[EXCERPT PROVIDED]
.....
Challenge
targets Caruso plan.
Nonprofit files for injunction to stop citizens' initiative OK'd
by Carlsbad City Council
By
Phil Diehl, October 22, 2015
The nonprofit North County Advocates filed for an injunction
Wednesday seeking to stop Caruso Affiliated from building
a shopping, entertainment and open-space destination on
the shore of Carlsbad's Agua Hedionda Lagoon.
Documents
filed in the Vista Superior Court state
that Caruso's 85/15 Plan - a citizens' initiative approved
unanimously by the Carlsbad City Council in August -
is invalid because it is "illegally vague" and gives
the city no power over future activities on the
property.
"It goes too far," said attorney Everett Delano, who
is representing an environmental group called North County
Advocates. "Our point is that it overreaches the bounds
of what you can do with an initiative."
.....
[GIVEN RECORDS]

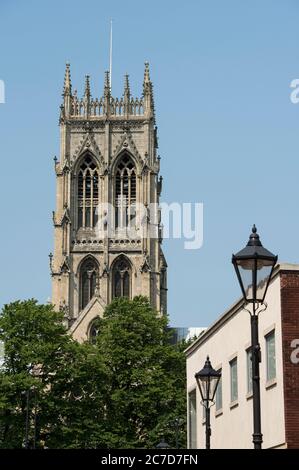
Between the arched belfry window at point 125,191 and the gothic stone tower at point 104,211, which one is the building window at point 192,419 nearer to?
the gothic stone tower at point 104,211

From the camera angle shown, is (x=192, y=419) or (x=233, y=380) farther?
(x=192, y=419)

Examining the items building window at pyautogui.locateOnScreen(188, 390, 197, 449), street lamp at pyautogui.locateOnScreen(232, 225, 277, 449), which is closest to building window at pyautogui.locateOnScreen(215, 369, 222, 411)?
building window at pyautogui.locateOnScreen(188, 390, 197, 449)

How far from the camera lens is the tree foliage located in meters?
63.1

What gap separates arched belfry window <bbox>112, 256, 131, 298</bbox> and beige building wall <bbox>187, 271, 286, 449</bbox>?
53556 mm

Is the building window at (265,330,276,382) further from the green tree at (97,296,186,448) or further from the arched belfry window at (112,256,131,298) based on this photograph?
the arched belfry window at (112,256,131,298)

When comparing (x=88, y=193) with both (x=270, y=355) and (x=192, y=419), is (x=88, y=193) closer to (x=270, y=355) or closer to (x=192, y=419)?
(x=192, y=419)

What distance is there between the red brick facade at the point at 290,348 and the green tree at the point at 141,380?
39.0 meters

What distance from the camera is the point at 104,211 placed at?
309 feet

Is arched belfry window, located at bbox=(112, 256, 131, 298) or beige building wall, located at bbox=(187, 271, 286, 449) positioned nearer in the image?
beige building wall, located at bbox=(187, 271, 286, 449)

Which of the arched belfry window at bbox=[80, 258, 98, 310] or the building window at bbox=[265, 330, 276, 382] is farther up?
the arched belfry window at bbox=[80, 258, 98, 310]

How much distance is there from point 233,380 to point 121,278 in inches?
2397

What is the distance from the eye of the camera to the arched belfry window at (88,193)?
309 feet

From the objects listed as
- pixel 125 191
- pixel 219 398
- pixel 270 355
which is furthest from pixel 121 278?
pixel 270 355

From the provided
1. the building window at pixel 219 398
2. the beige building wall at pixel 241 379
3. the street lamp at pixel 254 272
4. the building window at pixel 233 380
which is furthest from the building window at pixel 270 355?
the street lamp at pixel 254 272
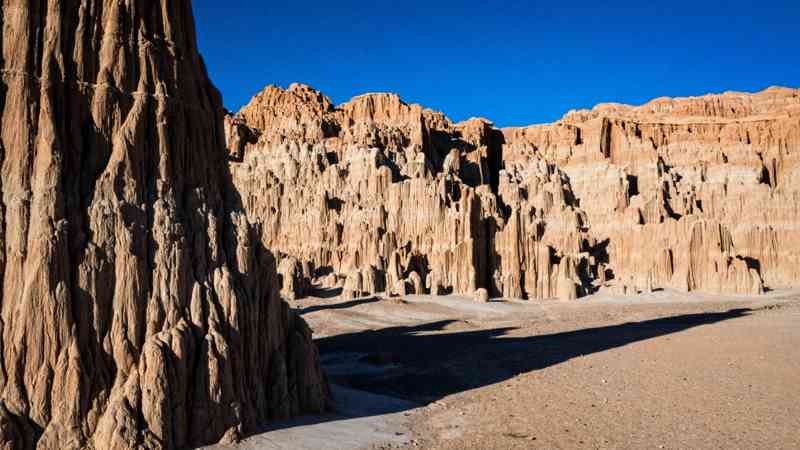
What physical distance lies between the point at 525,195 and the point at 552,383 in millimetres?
53112

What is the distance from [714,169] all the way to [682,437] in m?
63.3

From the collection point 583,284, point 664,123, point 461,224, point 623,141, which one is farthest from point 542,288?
point 664,123

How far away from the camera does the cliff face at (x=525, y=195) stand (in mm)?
50719

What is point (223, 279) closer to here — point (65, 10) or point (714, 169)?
point (65, 10)

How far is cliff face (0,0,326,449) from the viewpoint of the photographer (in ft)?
31.7

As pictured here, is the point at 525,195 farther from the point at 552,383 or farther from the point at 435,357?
the point at 552,383

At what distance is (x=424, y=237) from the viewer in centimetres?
5303

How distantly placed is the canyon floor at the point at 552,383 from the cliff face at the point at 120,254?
1.55m

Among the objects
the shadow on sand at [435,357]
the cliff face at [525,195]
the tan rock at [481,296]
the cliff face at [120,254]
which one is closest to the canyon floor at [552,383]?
the shadow on sand at [435,357]

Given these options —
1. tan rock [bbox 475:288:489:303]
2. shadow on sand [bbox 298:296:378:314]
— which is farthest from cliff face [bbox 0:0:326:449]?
tan rock [bbox 475:288:489:303]

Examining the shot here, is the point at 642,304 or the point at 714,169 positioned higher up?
the point at 714,169

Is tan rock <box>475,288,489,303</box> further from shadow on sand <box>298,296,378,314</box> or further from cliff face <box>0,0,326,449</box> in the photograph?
cliff face <box>0,0,326,449</box>

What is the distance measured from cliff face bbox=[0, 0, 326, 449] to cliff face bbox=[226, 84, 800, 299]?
96.3ft

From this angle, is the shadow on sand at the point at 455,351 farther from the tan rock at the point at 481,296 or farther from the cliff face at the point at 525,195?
the cliff face at the point at 525,195
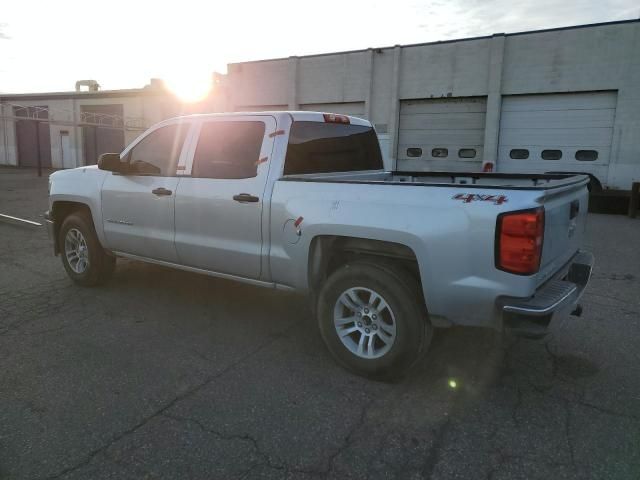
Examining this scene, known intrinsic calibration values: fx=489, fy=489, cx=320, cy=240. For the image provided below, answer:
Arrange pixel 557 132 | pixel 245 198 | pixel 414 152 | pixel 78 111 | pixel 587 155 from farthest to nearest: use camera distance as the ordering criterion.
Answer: pixel 78 111 → pixel 414 152 → pixel 557 132 → pixel 587 155 → pixel 245 198

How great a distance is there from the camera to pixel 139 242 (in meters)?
4.95

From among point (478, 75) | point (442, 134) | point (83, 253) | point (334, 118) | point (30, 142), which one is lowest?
point (83, 253)

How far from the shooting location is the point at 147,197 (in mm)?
4797

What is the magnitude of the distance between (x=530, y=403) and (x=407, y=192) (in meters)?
1.61

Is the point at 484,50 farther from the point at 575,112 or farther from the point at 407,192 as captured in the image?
the point at 407,192

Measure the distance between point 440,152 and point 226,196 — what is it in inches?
539

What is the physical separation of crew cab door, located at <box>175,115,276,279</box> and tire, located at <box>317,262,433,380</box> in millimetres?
822

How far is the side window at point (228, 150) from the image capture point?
13.7ft

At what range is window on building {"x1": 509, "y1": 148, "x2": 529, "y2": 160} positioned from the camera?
1525 cm

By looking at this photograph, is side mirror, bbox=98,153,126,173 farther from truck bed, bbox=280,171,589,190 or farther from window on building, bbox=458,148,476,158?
window on building, bbox=458,148,476,158

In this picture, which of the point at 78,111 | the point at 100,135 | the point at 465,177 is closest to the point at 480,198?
the point at 465,177

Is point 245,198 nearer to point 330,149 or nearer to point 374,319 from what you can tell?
point 330,149

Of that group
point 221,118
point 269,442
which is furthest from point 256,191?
point 269,442

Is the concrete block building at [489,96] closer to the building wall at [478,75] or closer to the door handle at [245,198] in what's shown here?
the building wall at [478,75]
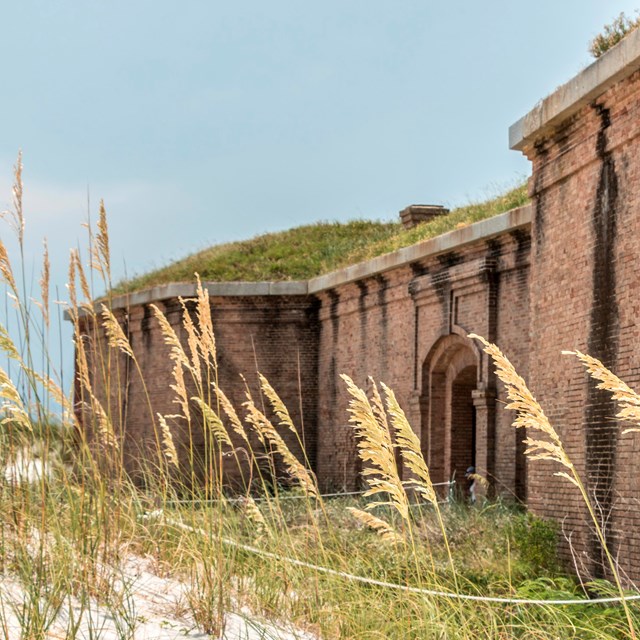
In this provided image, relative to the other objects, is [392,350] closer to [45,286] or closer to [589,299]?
[589,299]

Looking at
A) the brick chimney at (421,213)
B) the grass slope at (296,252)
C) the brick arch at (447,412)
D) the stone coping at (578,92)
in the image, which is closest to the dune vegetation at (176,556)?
the stone coping at (578,92)

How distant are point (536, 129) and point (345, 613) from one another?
22.6 feet

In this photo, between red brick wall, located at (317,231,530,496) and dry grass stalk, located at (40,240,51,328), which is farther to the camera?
red brick wall, located at (317,231,530,496)

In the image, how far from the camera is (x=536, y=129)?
1111 cm

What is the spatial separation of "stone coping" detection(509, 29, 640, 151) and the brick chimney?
1001 cm

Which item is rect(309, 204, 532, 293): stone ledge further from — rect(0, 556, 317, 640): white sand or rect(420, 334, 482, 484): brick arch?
rect(0, 556, 317, 640): white sand

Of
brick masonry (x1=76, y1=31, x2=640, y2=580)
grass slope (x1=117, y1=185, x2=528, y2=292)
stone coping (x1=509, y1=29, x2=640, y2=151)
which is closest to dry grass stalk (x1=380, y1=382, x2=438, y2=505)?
brick masonry (x1=76, y1=31, x2=640, y2=580)

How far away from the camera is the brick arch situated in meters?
17.1

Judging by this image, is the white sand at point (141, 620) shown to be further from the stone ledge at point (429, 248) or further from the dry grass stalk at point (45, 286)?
the stone ledge at point (429, 248)

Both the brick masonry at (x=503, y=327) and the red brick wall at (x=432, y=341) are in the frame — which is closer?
the brick masonry at (x=503, y=327)

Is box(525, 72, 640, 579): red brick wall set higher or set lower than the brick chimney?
lower

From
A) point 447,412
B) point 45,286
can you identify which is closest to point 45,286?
point 45,286

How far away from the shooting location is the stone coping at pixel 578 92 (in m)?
9.32

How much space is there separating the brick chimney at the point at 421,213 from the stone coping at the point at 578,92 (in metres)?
10.0
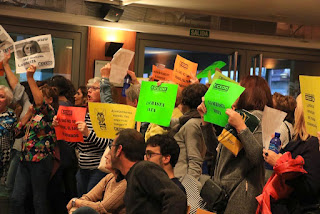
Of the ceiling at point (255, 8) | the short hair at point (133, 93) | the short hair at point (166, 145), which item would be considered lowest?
the short hair at point (166, 145)

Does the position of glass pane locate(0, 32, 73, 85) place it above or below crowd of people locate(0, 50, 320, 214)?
above

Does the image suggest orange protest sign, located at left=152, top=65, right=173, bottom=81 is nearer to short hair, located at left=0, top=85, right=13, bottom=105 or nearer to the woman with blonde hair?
short hair, located at left=0, top=85, right=13, bottom=105

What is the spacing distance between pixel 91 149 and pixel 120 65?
835 mm

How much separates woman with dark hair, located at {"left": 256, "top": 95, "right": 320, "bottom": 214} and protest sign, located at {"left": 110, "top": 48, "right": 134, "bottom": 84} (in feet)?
7.07

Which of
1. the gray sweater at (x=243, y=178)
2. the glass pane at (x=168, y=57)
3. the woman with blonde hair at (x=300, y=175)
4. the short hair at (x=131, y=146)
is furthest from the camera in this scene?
the glass pane at (x=168, y=57)

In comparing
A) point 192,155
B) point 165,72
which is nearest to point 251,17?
point 165,72

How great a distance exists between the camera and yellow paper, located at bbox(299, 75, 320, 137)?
8.86 feet

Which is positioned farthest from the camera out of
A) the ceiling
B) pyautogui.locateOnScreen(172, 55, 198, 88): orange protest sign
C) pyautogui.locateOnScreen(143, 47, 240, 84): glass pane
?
pyautogui.locateOnScreen(143, 47, 240, 84): glass pane

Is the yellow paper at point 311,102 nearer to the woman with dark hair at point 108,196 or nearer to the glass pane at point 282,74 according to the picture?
the woman with dark hair at point 108,196

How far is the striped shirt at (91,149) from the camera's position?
15.5 ft

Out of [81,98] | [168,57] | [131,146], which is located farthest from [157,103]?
[168,57]

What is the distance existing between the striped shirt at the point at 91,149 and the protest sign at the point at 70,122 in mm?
112

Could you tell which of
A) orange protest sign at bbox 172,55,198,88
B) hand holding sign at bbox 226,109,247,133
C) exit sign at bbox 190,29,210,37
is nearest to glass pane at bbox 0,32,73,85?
exit sign at bbox 190,29,210,37

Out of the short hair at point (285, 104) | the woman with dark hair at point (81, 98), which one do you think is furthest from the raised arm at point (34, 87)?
the short hair at point (285, 104)
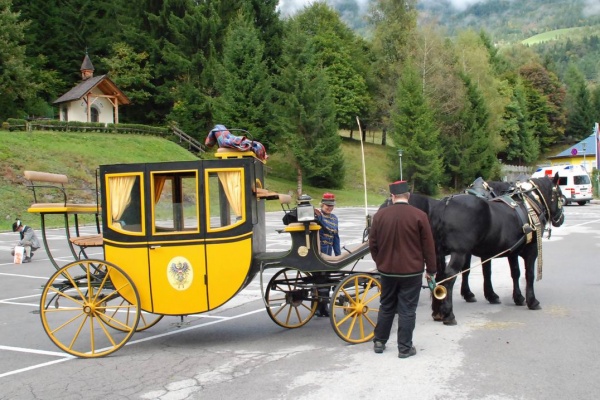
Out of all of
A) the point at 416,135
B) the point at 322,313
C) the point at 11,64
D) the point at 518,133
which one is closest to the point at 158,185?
the point at 322,313

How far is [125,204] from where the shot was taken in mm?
7289

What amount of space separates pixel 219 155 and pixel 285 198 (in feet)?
4.37

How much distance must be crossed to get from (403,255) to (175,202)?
3235 mm

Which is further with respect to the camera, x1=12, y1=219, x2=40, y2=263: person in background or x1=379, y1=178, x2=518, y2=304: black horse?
x1=12, y1=219, x2=40, y2=263: person in background

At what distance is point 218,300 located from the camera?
725 centimetres

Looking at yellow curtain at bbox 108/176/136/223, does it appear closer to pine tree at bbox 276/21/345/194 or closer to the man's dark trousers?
the man's dark trousers

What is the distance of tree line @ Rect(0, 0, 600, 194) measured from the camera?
4641cm

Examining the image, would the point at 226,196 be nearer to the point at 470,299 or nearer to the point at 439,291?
the point at 439,291

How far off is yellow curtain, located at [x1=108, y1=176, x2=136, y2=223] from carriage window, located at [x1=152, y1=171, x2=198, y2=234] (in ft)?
1.09

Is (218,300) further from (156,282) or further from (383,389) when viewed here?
(383,389)

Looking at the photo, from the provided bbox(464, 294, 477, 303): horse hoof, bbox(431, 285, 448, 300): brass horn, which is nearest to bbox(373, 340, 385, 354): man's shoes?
bbox(431, 285, 448, 300): brass horn

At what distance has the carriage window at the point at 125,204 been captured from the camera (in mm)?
7254

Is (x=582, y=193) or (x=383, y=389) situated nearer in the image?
(x=383, y=389)

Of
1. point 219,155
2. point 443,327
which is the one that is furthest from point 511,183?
point 219,155
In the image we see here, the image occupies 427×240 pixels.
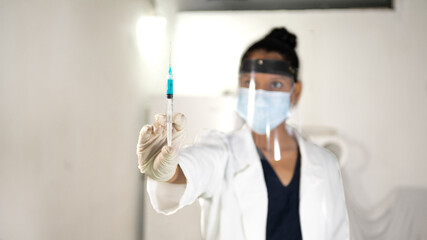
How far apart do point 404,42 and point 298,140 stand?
0.42m

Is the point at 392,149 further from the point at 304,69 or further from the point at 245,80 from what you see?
the point at 245,80

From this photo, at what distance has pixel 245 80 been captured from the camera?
1.94ft

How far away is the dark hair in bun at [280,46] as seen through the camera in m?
0.61

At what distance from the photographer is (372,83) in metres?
0.80

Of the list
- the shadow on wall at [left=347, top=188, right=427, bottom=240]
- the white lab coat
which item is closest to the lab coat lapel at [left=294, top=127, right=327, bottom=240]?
the white lab coat

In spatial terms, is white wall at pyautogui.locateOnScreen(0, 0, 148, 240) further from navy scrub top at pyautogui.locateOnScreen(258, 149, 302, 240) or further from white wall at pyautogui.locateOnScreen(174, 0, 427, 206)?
white wall at pyautogui.locateOnScreen(174, 0, 427, 206)

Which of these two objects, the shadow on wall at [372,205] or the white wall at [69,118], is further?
the shadow on wall at [372,205]

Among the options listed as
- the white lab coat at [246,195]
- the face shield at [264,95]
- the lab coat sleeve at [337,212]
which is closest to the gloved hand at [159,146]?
the white lab coat at [246,195]

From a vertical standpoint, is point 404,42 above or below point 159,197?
above

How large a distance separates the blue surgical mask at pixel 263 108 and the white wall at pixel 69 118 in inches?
7.6

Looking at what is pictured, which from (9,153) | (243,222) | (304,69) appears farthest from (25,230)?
(304,69)

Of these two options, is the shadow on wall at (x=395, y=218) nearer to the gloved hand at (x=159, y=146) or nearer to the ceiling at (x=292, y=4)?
the ceiling at (x=292, y=4)

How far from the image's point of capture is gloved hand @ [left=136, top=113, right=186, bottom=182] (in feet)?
1.07

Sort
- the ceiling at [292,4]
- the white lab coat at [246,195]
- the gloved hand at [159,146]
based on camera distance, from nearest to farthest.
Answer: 1. the gloved hand at [159,146]
2. the white lab coat at [246,195]
3. the ceiling at [292,4]
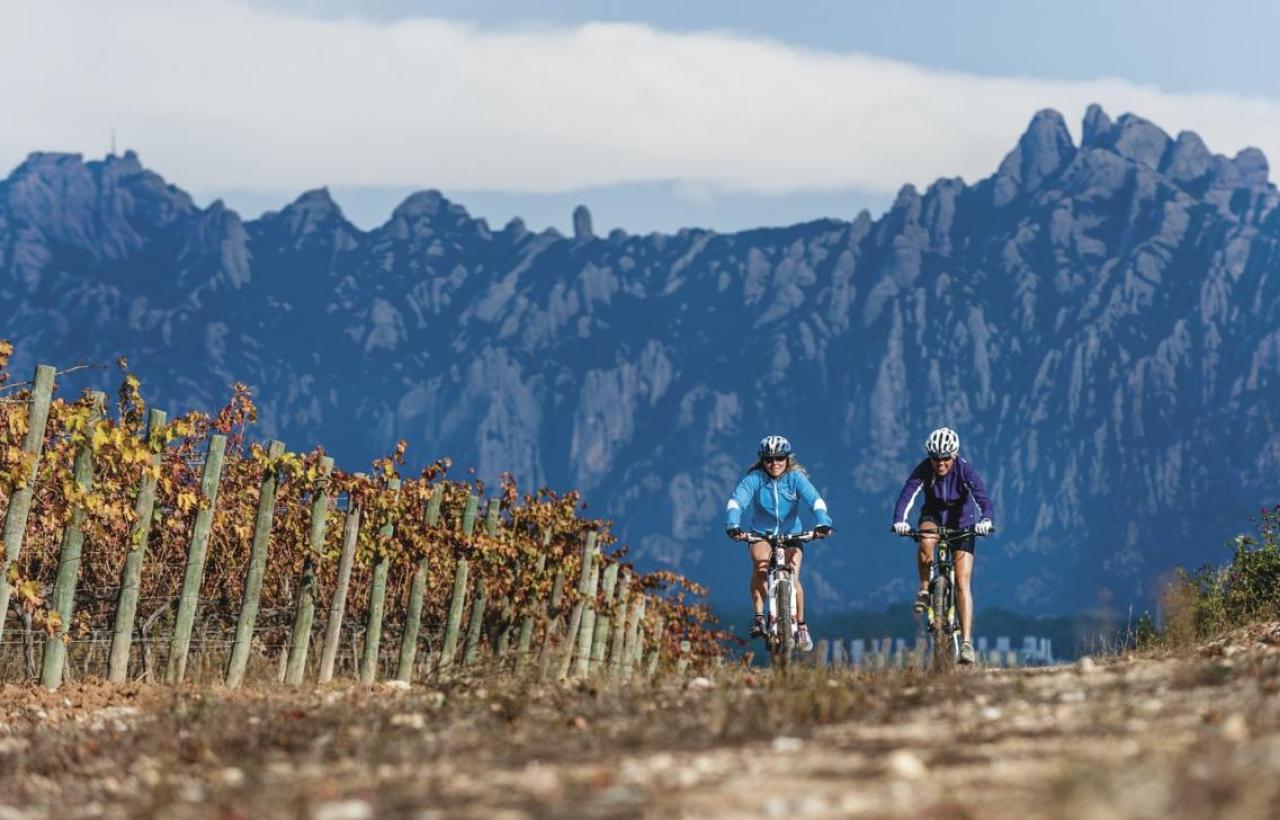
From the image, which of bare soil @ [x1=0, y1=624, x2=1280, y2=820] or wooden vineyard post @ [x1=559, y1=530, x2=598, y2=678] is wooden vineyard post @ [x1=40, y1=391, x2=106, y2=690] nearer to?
bare soil @ [x1=0, y1=624, x2=1280, y2=820]

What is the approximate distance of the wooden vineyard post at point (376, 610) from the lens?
673 inches

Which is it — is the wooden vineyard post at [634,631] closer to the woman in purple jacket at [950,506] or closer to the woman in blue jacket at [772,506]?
the woman in blue jacket at [772,506]

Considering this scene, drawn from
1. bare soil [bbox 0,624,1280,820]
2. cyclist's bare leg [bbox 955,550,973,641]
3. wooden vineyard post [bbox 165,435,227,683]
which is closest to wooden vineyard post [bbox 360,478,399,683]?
wooden vineyard post [bbox 165,435,227,683]

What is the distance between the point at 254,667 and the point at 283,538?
3.28 m

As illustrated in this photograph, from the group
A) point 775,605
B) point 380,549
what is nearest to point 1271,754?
point 775,605

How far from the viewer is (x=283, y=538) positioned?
771 inches

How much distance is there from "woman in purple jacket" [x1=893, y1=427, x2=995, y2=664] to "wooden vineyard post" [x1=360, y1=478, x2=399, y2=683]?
5231 millimetres

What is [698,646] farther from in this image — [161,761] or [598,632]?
[161,761]

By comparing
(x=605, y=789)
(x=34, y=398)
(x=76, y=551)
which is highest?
(x=34, y=398)

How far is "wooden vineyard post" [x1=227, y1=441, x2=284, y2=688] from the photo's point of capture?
15.2m

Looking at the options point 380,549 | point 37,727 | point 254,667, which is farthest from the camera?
point 380,549

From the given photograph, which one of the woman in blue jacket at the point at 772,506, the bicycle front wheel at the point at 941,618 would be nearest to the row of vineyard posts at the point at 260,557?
the woman in blue jacket at the point at 772,506

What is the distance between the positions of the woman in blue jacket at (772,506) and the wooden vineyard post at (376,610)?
379 cm

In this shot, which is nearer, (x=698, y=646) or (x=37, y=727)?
(x=37, y=727)
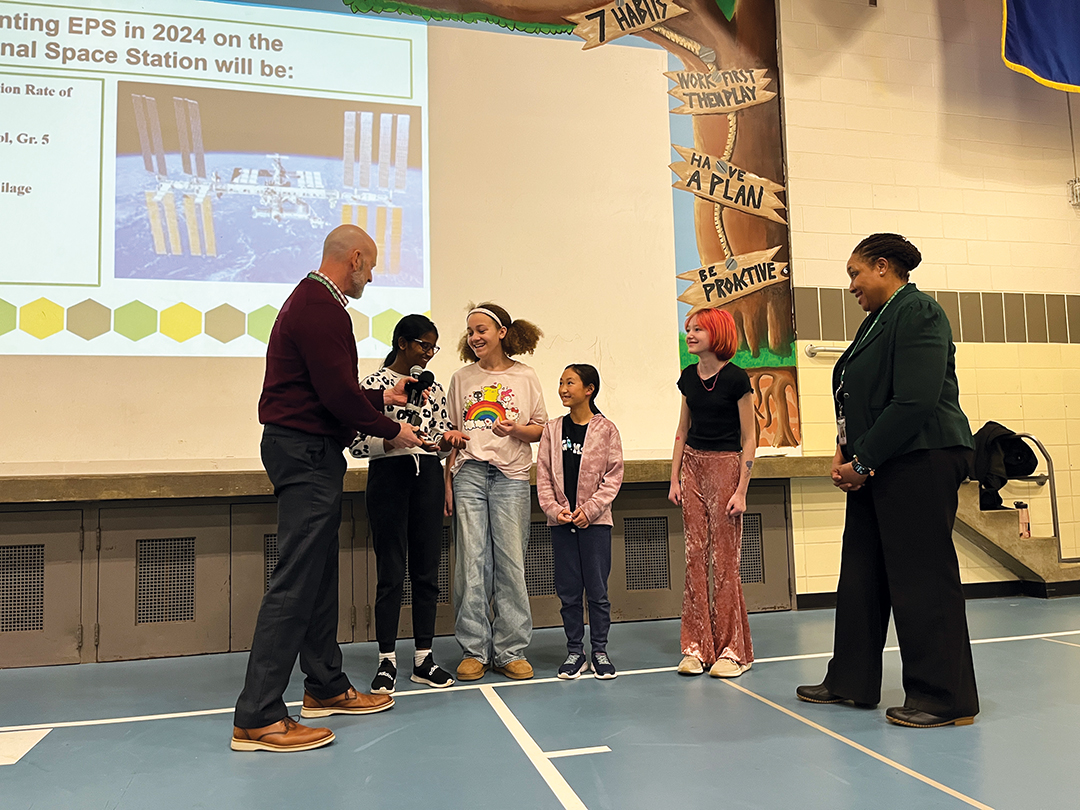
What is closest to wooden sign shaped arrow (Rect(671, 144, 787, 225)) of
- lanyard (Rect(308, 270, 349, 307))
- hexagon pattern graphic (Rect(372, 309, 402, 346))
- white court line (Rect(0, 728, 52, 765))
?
hexagon pattern graphic (Rect(372, 309, 402, 346))

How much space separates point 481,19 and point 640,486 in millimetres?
3033

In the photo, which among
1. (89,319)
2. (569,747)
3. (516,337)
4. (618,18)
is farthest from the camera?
(618,18)

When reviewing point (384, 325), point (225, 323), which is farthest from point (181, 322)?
point (384, 325)

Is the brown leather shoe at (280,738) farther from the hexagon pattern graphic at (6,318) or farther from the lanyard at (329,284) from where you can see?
the hexagon pattern graphic at (6,318)

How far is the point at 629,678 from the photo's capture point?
10.6 ft

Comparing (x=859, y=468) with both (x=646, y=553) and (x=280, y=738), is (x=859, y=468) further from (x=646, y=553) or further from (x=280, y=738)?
(x=646, y=553)

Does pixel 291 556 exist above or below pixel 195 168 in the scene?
below

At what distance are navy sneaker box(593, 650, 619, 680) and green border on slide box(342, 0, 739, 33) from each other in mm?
3780

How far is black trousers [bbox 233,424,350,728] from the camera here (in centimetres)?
241

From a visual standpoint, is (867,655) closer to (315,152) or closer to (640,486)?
(640,486)

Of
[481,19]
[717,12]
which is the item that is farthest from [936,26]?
[481,19]

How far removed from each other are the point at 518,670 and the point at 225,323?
250 cm

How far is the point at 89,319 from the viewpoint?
4.14 meters

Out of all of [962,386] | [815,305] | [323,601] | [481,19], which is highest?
[481,19]
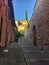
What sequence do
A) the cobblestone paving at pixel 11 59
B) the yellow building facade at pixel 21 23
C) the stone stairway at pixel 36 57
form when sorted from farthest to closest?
the yellow building facade at pixel 21 23 < the stone stairway at pixel 36 57 < the cobblestone paving at pixel 11 59

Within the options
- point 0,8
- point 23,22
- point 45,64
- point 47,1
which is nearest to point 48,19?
point 47,1

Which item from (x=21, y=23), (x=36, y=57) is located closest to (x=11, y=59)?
(x=36, y=57)

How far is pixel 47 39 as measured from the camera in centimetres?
1295

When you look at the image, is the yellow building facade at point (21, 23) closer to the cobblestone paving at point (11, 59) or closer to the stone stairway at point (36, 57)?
the stone stairway at point (36, 57)

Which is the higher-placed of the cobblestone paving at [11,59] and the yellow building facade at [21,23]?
the yellow building facade at [21,23]

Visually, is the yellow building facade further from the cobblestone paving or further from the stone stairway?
the cobblestone paving

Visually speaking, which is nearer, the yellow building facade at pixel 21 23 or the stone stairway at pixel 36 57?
the stone stairway at pixel 36 57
.....
[GIVEN REQUEST A]
According to the article on the Caruso plan challenge, which attorney is representing North County Advocates?
[GIVEN REQUEST B]
Summarize the article on the Caruso plan challenge in two sentences.
[GIVEN REQUEST C]
Continue the article on the Caruso plan challenge from its last sentence.
The items are separate material with no connection to the article.

[WRITTEN ANSWER A]
Everett Delano.

[WRITTEN ANSWER B]
On Wednesday, the nonprofit North County Advocates filed for an injunction in Vista Superior Court to stop Caruso Affiliated from building a shopping, entertainment and open-space destination on the shore of Carlsbad's Agua Hedionda Lagoon. The filing argues that Caruso's 85/15 Plan, a citizens' initiative the Carlsbad City Council unanimously approved in August, is invalid because it is "illegally vague" and leaves the city no power over future activities on the property.

[WRITTEN ANSWER C]
Caruso Executive Vice President Matt Middlebrook said
Wednesday there is no basis to any of the group's assertions.
"This is one more step in their efforts to kill the 85/15
Plan," Middlebrook said.
The Caruso proposal would create an upscale shopping
and entertainment complex, surrounded by picturesque open
space, on a 203-acre property east of Interstate 5 at
Cannon Road. The plan calls for the construction of a
Nordstrom-anchored shopping center on 27 acres, or 15
percent of the property, and the preservation of about
176 acres, or 85 percent, which would be used for strawberry
farming and other agricultural uses, open space with public
access, and habitat preservation.
Delano's challenge also claims the initiative does not
provide the financing mechanisms to pay for the environmental
protection features outlined in the plan.
"There's no actual commitment to fund any of the things
they say they will do," Delano said.
The legal claim also states that the initiative is inconsistent
with Carlsbad's city charter and its growth management
plan, as well as Proposition E, which voters passed in
1986 to limit growth and keep public facilities such as
roads, parks and libraries on pace with development.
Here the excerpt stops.